## Step 1: Define the symbolic representation of the variables
The variables are 'hours worked by John' and 'hours worked by Hank', which can be represented symbolically as $x_1$ and $x_2$ respectively.

## Step 2: Define the objective function in symbolic notation
The objective function to maximize is $3.94x_1 + 7.71x_2$.
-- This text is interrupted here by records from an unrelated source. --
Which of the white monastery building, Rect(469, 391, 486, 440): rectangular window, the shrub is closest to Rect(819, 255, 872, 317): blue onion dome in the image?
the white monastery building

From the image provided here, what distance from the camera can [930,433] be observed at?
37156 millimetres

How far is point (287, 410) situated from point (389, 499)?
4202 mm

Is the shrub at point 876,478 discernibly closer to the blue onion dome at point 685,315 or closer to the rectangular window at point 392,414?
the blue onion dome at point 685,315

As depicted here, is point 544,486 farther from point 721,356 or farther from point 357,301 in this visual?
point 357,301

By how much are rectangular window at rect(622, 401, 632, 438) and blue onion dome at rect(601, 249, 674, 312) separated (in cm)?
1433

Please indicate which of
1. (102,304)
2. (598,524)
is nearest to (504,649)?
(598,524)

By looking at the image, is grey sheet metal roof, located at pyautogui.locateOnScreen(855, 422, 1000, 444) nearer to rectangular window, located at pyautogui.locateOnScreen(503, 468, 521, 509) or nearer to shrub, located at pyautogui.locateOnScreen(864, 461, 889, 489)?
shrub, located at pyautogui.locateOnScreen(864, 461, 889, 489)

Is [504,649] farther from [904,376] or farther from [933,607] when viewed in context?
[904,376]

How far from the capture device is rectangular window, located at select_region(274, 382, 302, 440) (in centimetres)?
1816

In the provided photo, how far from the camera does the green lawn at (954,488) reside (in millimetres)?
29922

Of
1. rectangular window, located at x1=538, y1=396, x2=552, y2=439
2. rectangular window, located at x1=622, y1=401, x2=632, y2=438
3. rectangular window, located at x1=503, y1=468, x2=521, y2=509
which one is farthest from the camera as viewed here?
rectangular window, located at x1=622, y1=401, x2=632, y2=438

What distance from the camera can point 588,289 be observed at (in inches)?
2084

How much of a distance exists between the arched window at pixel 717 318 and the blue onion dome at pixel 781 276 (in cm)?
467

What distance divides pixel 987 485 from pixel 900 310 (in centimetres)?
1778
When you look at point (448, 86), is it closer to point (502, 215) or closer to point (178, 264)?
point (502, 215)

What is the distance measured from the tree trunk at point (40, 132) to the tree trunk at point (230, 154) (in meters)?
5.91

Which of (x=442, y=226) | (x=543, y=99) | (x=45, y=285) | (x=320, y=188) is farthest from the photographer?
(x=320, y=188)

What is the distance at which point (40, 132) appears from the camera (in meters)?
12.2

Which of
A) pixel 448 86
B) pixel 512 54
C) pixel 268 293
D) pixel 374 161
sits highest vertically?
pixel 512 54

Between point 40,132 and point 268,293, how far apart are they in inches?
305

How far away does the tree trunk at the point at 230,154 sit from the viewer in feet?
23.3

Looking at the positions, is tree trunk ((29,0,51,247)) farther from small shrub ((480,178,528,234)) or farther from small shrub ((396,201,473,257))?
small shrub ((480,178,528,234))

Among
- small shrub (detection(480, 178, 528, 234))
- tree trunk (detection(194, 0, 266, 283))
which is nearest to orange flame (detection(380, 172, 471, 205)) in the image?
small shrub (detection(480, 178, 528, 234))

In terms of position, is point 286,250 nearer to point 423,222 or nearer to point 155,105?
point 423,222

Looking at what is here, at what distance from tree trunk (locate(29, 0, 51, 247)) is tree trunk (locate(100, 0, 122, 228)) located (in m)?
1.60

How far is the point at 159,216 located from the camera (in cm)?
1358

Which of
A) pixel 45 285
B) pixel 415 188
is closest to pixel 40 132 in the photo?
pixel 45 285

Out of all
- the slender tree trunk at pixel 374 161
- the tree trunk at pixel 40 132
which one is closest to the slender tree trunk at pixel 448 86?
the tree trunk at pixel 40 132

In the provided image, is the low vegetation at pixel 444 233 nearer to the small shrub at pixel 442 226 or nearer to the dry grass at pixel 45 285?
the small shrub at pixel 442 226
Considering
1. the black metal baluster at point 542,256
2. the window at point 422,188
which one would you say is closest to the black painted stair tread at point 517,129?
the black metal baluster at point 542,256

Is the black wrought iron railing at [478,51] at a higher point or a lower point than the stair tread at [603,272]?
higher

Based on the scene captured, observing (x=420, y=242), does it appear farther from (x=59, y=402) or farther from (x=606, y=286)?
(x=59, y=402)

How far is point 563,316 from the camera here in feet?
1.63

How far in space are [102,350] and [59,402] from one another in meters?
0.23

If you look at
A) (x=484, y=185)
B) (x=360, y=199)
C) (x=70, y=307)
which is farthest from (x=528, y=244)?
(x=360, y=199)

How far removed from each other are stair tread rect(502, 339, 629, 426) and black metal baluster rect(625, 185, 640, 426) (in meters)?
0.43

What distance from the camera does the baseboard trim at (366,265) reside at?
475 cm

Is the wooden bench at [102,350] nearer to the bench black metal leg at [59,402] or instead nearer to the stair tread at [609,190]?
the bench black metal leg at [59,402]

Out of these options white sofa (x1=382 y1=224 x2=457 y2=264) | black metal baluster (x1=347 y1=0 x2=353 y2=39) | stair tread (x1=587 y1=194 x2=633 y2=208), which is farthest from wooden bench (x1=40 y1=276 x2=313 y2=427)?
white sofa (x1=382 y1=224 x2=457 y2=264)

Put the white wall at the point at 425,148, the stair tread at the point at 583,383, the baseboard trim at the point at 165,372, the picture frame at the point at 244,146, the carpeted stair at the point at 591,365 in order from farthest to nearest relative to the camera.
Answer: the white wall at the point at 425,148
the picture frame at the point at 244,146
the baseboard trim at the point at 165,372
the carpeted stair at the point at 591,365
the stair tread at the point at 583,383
## Step 3: Define the constraints in symbolic notation
The constraints are:
- $15x_1 \leq 88$ (productivity rating for John, but this seems to be an attribute and not directly a constraint on $x_1$)
- $6x_1 \leq 100$ (organization score for John, similarly, this seems to be an attribute)
- $3x_2 \leq 88$ (productivity rating for Hank)
- $8x_2 \leq 100$ (organization score for Hank)
- $15x_1 + 3x_2 \geq 16$ (total combined productivity rating)
- $6x_1 + 8x_2 \geq 40$ (total combined organization score)
- $8x_1 - 2x_2 \geq 0$
- $15x_1 + 3x_2 \leq 87$ (total combined productivity rating upper bound)
- $6x_1 + 8x_2 \leq 87$ (total combined organization score upper bound)

## 4: Correctly interpret the given attributes as constraints or bounds
Given attributes:
- {'r0': {'description': 'productivity rating', 'upper_bound': 88, 'x0': 15, 'x1': 3}, 'r1': {'description': 'organization score', 'upper_bound': 100, 'x0': 6, 'x1': 8}}
These attributes imply:
- For John: productivity rating is 15, organization score is 6.
- For Hank: productivity rating is 3, organization score is 8.

## 5: Formulate the optimization problem in Gurobi
We need to maximize $3.94x_1 + 7.71x_2$ subject to the constraints.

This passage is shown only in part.